begin RECORDED DATA

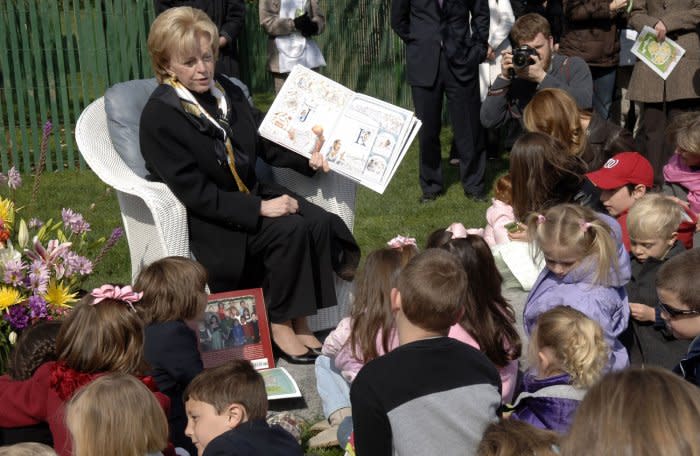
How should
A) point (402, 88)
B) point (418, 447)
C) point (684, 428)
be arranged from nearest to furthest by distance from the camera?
point (684, 428)
point (418, 447)
point (402, 88)

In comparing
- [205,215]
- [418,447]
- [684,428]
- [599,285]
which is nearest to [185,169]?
[205,215]

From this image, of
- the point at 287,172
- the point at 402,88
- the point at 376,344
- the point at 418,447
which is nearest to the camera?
the point at 418,447

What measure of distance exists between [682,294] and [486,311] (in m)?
0.77

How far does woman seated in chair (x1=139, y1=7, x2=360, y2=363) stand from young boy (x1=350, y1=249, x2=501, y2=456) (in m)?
2.09

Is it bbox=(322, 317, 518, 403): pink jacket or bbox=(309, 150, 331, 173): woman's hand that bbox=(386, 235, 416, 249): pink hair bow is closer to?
bbox=(322, 317, 518, 403): pink jacket

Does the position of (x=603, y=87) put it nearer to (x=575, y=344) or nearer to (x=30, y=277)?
(x=575, y=344)

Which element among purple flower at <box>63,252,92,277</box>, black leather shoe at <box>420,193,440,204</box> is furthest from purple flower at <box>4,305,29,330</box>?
black leather shoe at <box>420,193,440,204</box>

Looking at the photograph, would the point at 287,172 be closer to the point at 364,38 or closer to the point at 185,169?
Result: the point at 185,169

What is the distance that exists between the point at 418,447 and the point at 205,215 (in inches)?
96.3

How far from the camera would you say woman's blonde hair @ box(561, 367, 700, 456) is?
1.84 metres

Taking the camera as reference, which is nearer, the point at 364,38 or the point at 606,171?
the point at 606,171

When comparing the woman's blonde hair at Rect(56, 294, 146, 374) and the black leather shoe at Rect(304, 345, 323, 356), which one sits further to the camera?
the black leather shoe at Rect(304, 345, 323, 356)

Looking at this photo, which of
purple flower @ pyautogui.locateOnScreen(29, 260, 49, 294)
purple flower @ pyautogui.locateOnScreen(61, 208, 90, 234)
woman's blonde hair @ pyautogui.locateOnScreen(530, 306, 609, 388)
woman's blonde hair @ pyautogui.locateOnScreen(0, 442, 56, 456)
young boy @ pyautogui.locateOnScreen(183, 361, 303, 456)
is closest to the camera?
woman's blonde hair @ pyautogui.locateOnScreen(0, 442, 56, 456)

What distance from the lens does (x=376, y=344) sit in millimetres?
4094
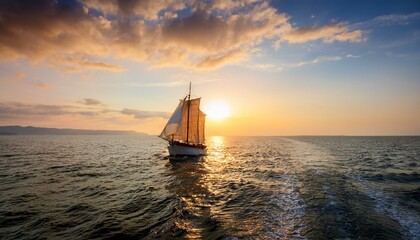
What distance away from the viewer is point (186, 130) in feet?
211

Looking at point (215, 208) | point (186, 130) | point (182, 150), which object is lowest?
point (215, 208)

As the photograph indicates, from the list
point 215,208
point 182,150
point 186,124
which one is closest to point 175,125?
point 186,124

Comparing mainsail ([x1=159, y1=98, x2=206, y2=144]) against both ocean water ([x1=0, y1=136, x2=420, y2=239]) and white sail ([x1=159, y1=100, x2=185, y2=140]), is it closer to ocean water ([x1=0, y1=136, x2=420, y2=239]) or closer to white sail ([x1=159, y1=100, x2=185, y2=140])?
white sail ([x1=159, y1=100, x2=185, y2=140])

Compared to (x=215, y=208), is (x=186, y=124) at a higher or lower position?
higher

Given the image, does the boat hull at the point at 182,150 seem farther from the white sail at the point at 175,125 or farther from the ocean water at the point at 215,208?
the ocean water at the point at 215,208

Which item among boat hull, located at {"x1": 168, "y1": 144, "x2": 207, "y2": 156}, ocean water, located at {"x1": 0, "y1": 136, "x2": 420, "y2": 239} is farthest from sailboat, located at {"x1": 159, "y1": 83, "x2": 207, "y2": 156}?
ocean water, located at {"x1": 0, "y1": 136, "x2": 420, "y2": 239}

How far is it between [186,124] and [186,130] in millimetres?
1646

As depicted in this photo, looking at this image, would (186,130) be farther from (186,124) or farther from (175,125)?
(175,125)

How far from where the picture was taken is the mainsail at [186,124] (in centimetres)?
5945

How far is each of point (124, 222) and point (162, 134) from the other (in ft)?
152

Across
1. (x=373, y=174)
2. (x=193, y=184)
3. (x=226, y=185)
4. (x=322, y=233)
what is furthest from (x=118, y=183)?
(x=373, y=174)

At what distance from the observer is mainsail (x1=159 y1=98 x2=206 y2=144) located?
59450 mm

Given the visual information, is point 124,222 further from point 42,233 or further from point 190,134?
point 190,134

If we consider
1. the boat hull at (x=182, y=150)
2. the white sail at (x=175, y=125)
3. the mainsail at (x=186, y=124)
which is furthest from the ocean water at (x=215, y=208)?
the mainsail at (x=186, y=124)
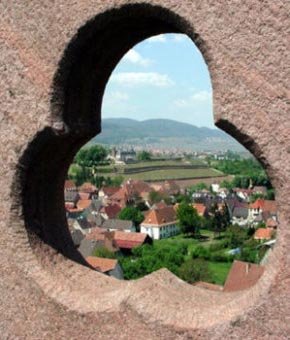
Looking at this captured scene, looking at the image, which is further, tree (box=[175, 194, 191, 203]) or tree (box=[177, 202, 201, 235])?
tree (box=[175, 194, 191, 203])

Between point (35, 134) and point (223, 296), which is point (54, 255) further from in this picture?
point (223, 296)

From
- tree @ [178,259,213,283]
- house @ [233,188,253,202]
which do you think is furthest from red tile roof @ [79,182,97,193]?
tree @ [178,259,213,283]

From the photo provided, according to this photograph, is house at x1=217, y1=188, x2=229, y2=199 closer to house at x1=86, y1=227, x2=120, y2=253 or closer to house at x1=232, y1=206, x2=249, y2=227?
house at x1=232, y1=206, x2=249, y2=227

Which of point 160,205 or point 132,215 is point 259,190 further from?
point 132,215

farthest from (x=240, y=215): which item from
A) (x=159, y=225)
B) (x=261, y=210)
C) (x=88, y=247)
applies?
(x=88, y=247)

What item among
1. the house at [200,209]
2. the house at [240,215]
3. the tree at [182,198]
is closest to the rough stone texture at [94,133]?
the house at [200,209]

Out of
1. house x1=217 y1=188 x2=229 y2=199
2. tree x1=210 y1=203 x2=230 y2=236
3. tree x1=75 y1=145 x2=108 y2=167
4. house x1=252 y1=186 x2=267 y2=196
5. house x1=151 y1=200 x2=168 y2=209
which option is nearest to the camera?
tree x1=210 y1=203 x2=230 y2=236

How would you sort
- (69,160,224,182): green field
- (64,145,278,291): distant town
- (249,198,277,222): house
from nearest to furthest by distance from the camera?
(64,145,278,291): distant town, (249,198,277,222): house, (69,160,224,182): green field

end RECORDED DATA

_WHAT TO DO_
Can you output all of the records above verbatim, with the pictures left out?

_RESULT FOR THIS TASK_
How should
A) point (402, 88)
B) point (418, 447)
C) point (684, 428)
be arranged from nearest to furthest by distance from the camera?
point (684, 428)
point (418, 447)
point (402, 88)

In comparing
- [205,215]
- [418,447]
- [684,428]
- [599,285]
which is nearest to [185,169]?
[205,215]

From this image, of
- the point at 287,172
- the point at 402,88
- the point at 376,344
- the point at 418,447
which is nearest to the camera?
the point at 418,447

What measure of distance exists between [682,294] and [486,311] (in m)?
0.77

How far does woman seated in chair (x1=139, y1=7, x2=360, y2=363) stand from young boy (x1=350, y1=249, x2=501, y2=456) (in m)?
2.09

Is it bbox=(322, 317, 518, 403): pink jacket or bbox=(309, 150, 331, 173): woman's hand that bbox=(386, 235, 416, 249): pink hair bow is closer to?
bbox=(322, 317, 518, 403): pink jacket

Does the position of (x=603, y=87) put it nearer to (x=575, y=344) or nearer to (x=30, y=277)?
(x=575, y=344)

Which element among purple flower at <box>63,252,92,277</box>, black leather shoe at <box>420,193,440,204</box> is furthest from purple flower at <box>4,305,29,330</box>?
black leather shoe at <box>420,193,440,204</box>

Looking at the photograph, would the point at 287,172 be closer to the point at 364,38 or closer to the point at 185,169?
Result: the point at 185,169

What is the distance that exists between the point at 418,447 and the point at 205,215 (in inches)?
96.3

How far from the camera would you say woman's blonde hair @ box(561, 367, 700, 456) is?
1.84 metres

Taking the camera as reference, which is nearer, the point at 364,38 or the point at 606,171?
the point at 606,171

When comparing the woman's blonde hair at Rect(56, 294, 146, 374) and the black leather shoe at Rect(304, 345, 323, 356), which one sits further to the camera?
the black leather shoe at Rect(304, 345, 323, 356)

Looking at this photo, which of
purple flower @ pyautogui.locateOnScreen(29, 260, 49, 294)
purple flower @ pyautogui.locateOnScreen(61, 208, 90, 234)
woman's blonde hair @ pyautogui.locateOnScreen(530, 306, 609, 388)
woman's blonde hair @ pyautogui.locateOnScreen(0, 442, 56, 456)
young boy @ pyautogui.locateOnScreen(183, 361, 303, 456)
is closest to the camera?
woman's blonde hair @ pyautogui.locateOnScreen(0, 442, 56, 456)

What distance from the lens does (x=376, y=344) sit in millimetres?
4094
What distance away from the viewer is point (186, 130) in feet?
211

Looking at point (215, 208) | point (186, 130) | point (182, 150), which object is lowest?
point (215, 208)

As the photograph indicates, from the list
point 215,208
point 182,150
point 186,124
which one is closest to point 175,125?
point 186,124

Comparing mainsail ([x1=159, y1=98, x2=206, y2=144]) against both ocean water ([x1=0, y1=136, x2=420, y2=239]) and white sail ([x1=159, y1=100, x2=185, y2=140]), is it closer to ocean water ([x1=0, y1=136, x2=420, y2=239]) or closer to white sail ([x1=159, y1=100, x2=185, y2=140])?
white sail ([x1=159, y1=100, x2=185, y2=140])

Compared to (x=215, y=208), is (x=186, y=124) at a higher or lower position?
higher

Given the image, does the boat hull at the point at 182,150 seem farther from the white sail at the point at 175,125 or farther from the ocean water at the point at 215,208?
the ocean water at the point at 215,208

Which item among boat hull, located at {"x1": 168, "y1": 144, "x2": 207, "y2": 156}, ocean water, located at {"x1": 0, "y1": 136, "x2": 420, "y2": 239} is farthest from sailboat, located at {"x1": 159, "y1": 83, "x2": 207, "y2": 156}?
ocean water, located at {"x1": 0, "y1": 136, "x2": 420, "y2": 239}

How far is it between [186,124] and [186,130] in millimetres?
1646

As depicted in this photo, looking at this image, would (186,130) be farther from (186,124) or farther from (175,125)?
(175,125)

How far from where the picture was taken is the mainsail at [186,124] (in centimetres)?
5945

How far is each of point (124, 222) and point (162, 134) from the other (in ft)?
152

Across
1. (x=373, y=174)
2. (x=193, y=184)
3. (x=226, y=185)
4. (x=322, y=233)
what is furthest from (x=118, y=183)?
(x=373, y=174)

At what distance from the observer is mainsail (x1=159 y1=98 x2=206 y2=144) located?
59450 mm

Given the visual information, is point 124,222 further from point 42,233 or further from point 190,134?
point 190,134

If we consider
1. the boat hull at (x=182, y=150)
2. the white sail at (x=175, y=125)
3. the mainsail at (x=186, y=124)
which is furthest from the ocean water at (x=215, y=208)?
the mainsail at (x=186, y=124)
Looking at this captured scene, looking at the image, which is further, tree (box=[175, 194, 191, 203]) or tree (box=[177, 202, 201, 235])?
tree (box=[175, 194, 191, 203])

Between point (35, 134) and point (223, 296), which is point (54, 255) further from in this picture?
point (223, 296)

From
- tree @ [178,259,213,283]
- house @ [233,188,253,202]
which do you think is furthest from red tile roof @ [79,182,97,193]?
tree @ [178,259,213,283]

From the photo provided, according to this photograph, is house at x1=217, y1=188, x2=229, y2=199 closer to house at x1=86, y1=227, x2=120, y2=253 or closer to house at x1=232, y1=206, x2=249, y2=227?
house at x1=232, y1=206, x2=249, y2=227

Which of point 160,205 or point 132,215 is point 259,190 further from?
point 132,215

farthest from (x=240, y=215): which item from
A) (x=159, y=225)
B) (x=261, y=210)
C) (x=88, y=247)
applies?
(x=88, y=247)

What item among
1. the house at [200,209]
2. the house at [240,215]
3. the tree at [182,198]
is closest to the rough stone texture at [94,133]?
the house at [200,209]

Out of
1. house x1=217 y1=188 x2=229 y2=199
2. tree x1=210 y1=203 x2=230 y2=236
3. tree x1=75 y1=145 x2=108 y2=167
4. house x1=252 y1=186 x2=267 y2=196
5. house x1=151 y1=200 x2=168 y2=209
which option is nearest to the camera?
tree x1=210 y1=203 x2=230 y2=236

How would you sort
- (69,160,224,182): green field
- (64,145,278,291): distant town
- (249,198,277,222): house
from nearest to furthest by distance from the camera?
(64,145,278,291): distant town, (249,198,277,222): house, (69,160,224,182): green field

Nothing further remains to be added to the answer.